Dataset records
********************

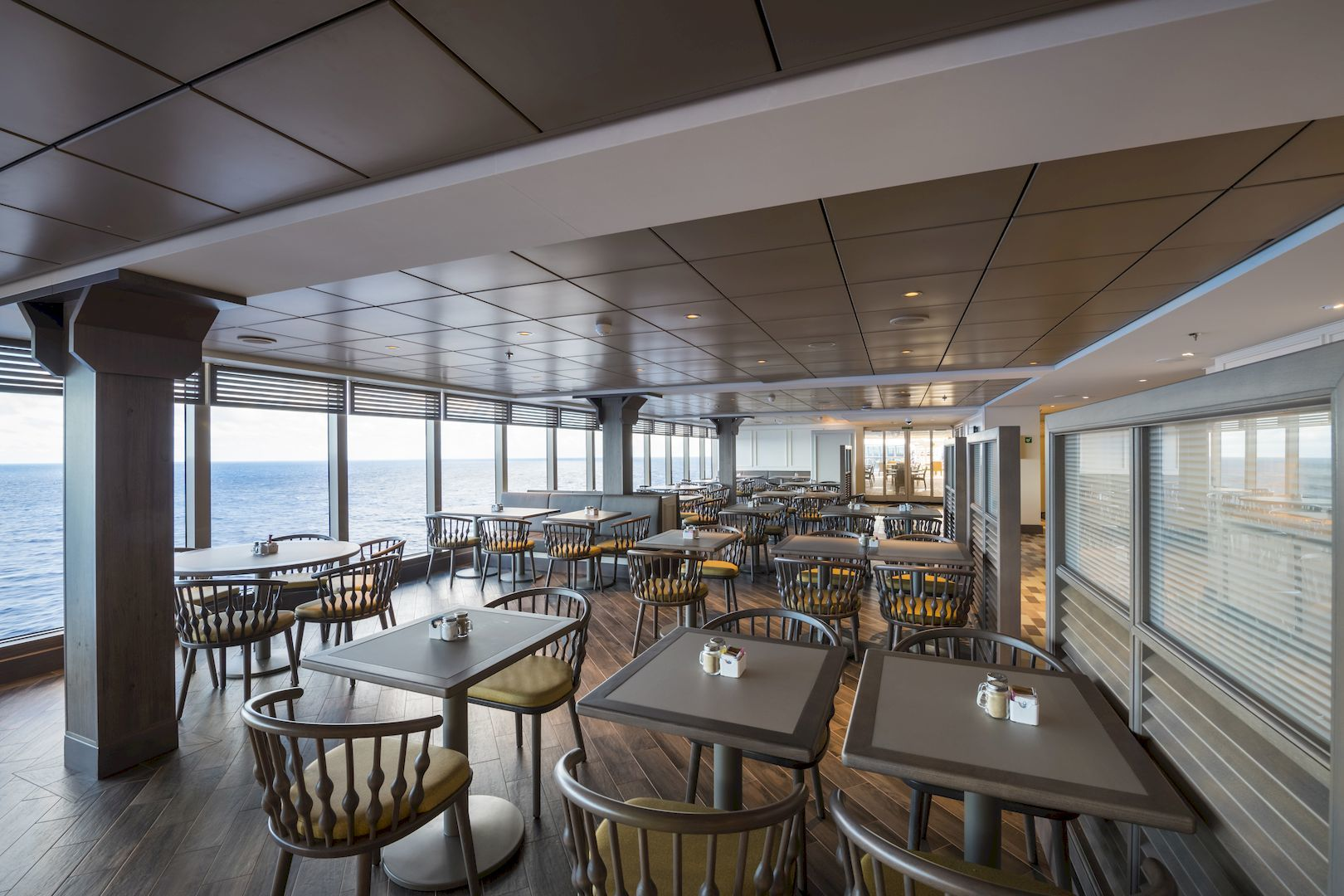 MSC Seaside | Cruiseships | Cruiseway
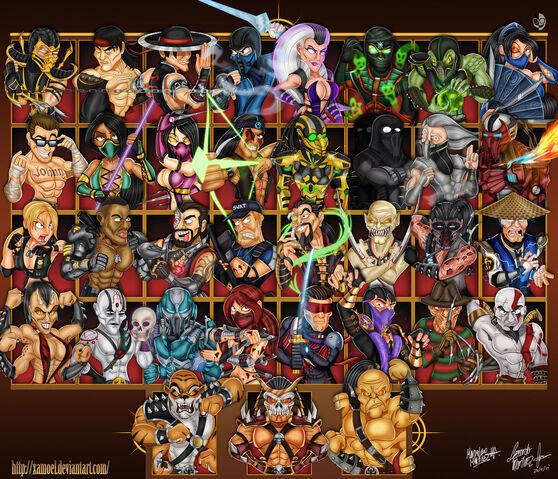 File:Mortal kombat 2011 by xamoel-d3ewodx.jpg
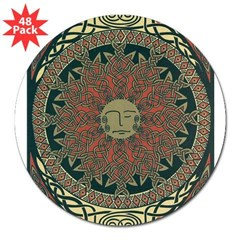 Sun and Moon Symbolism Rectangle 3&quot; Lapel Sticker (48 pk)
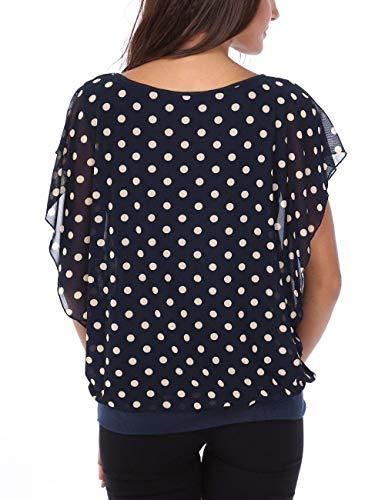 Casual Mode Femme Manches Elgante Chemise Vetement Haut Modle Tops Plier Top Basic 3 Rond Blusen Impression Chauve Confortable Blau Courtes Col Souris Et 5qTnHE8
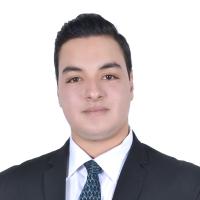 Hamza Chebbi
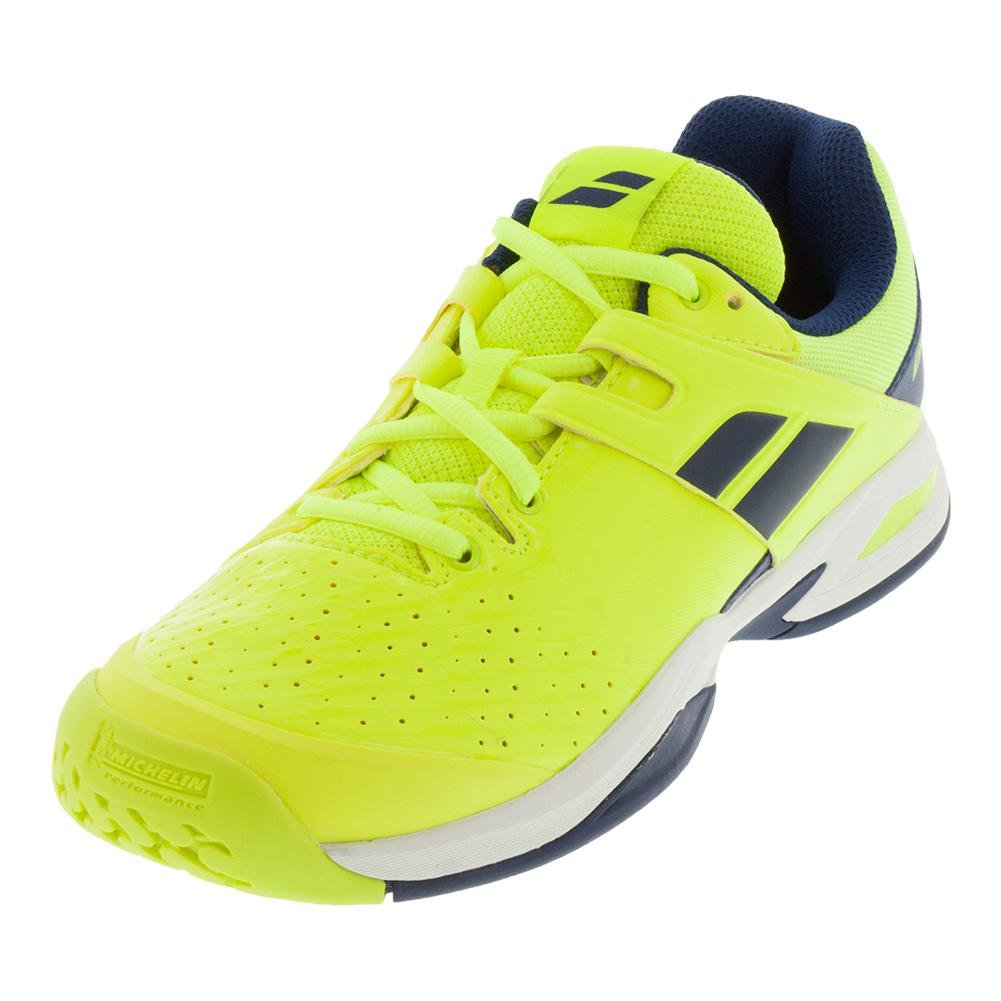 Babolat Kid's Propulse Fury All Court Junior Tennis Shoes B079J51WVG 13.5 M US Fluo Yellow and Estate Blue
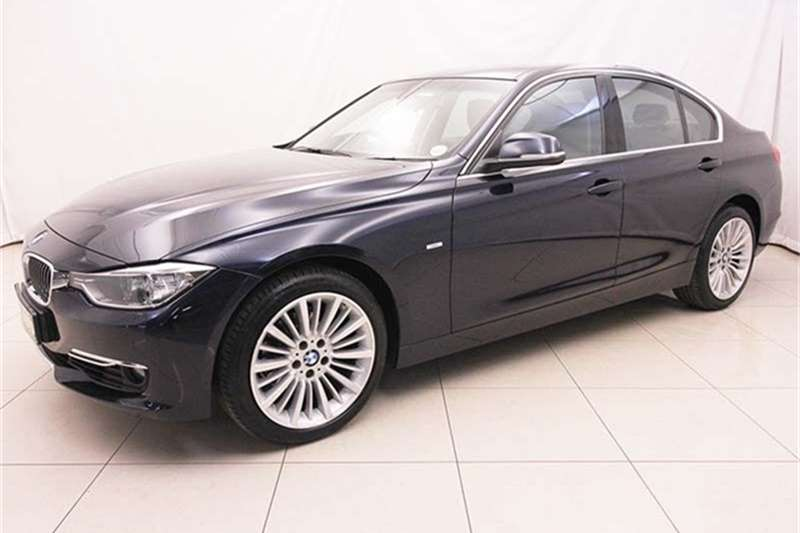 BMW 3 Series 320i Luxury auto 2015
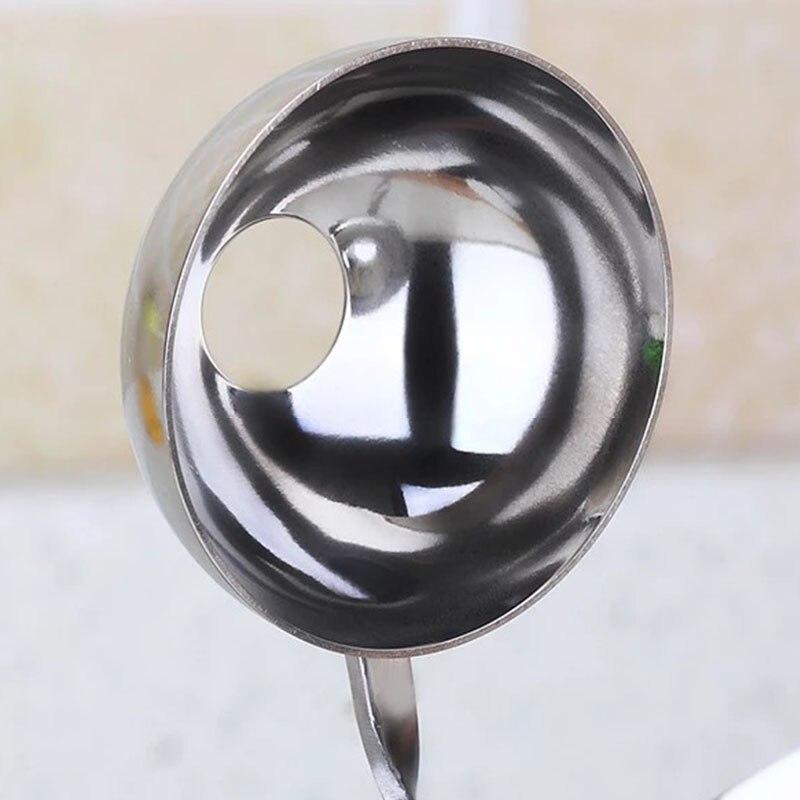 Stainless Steel Meatball Maker Mold For DIY Fish Ball Shrimp Ball Fried Beef Ball Pill Gadget Kitchen Artifact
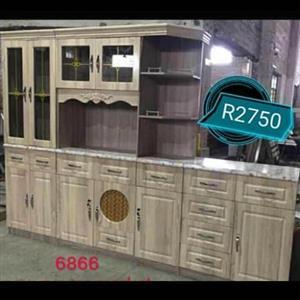 Light wooden kitchen unit for sale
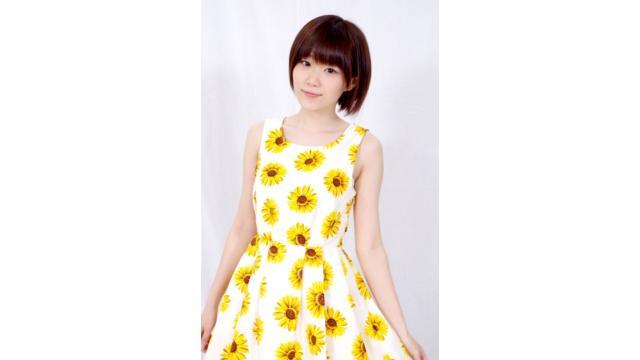 【ゲスト紹介】 FeaM@S Live vol.39(11月8日19時~) ゲストは 有香さん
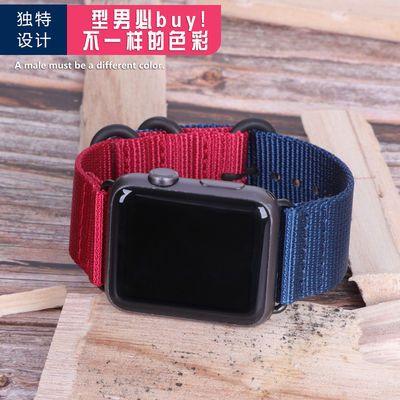 适用苹果apple watch手表代帆布尼龙iwatch4/3/2/1代44mm运动表带
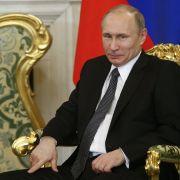 Das sagt Wladimir Putin zu den Gerüchten (Foto)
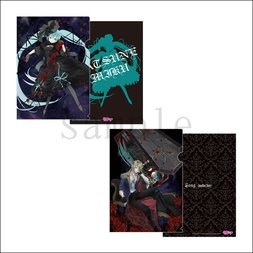 Hatsune Miku: Sang -Another Story- A4-Size Clear File Set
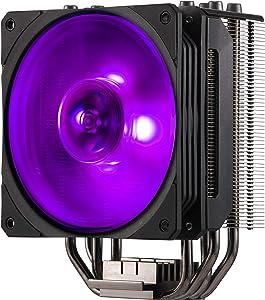 Cooler Master Hyper 212 RGB Black Edition CPU Cooling System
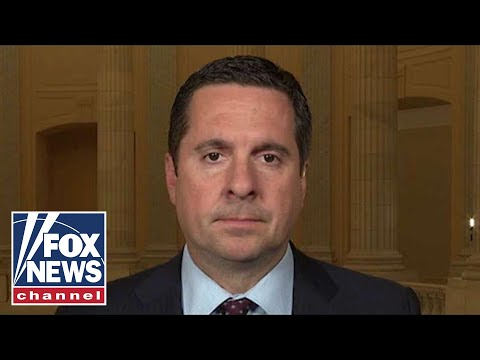 Nunes on why he's suing CNN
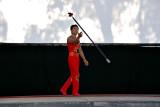 Peking Acrobats - Kung Fu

********************

◆ Try it ◆
When you copy the entries above, reproduce each line exactly and leave out any pictures.

◆ Result of this exercise ◆
 MSC Seaside | Cruiseships | Cruiseway
 File:Mortal kombat 2011 by xamoel-d3ewodx.jpg
 Sun and Moon Symbolism Rectangle 3&quot; Lapel Sticker (48 pk)
 Casual Mode Femme Manches Elgante Chemise Vetement Haut Modle Tops Plier Top Basic 3 Rond Blusen Impression Chauve Confortable Blau Courtes Col Souris Et 5qTnHE8
 Hamza Chebbi
 Babolat Kid's Propulse Fury All Court Junior Tennis Shoes B079J51WVG 13.5 M US Fluo Yellow and Estate Blue
 BMW 3 Series 320i Luxury auto 2015
 Stainless Steel Meatball Maker Mold For DIY Fish Ball Shrimp Ball Fried Beef Ball Pill Gadget Kitchen Artifact
 Light wooden kitchen unit for sale
 【ゲスト紹介】 FeaM@S Live vol.39(11月8日19時~) ゲストは 有香さん
 适用苹果apple watch手表代帆布尼龙iwatch4/3/2/1代44mm运动表带
 Das sagt Wladimir Putin zu den Gerüchten (Foto)
 Hatsune Miku: Sang -Another Story- A4-Size Clear File Set
 Cooler Master Hyper 212 RGB Black Edition CPU Cooling System
 Nunes on why he's suing CNN
 Peking Acrobats - Kung Fu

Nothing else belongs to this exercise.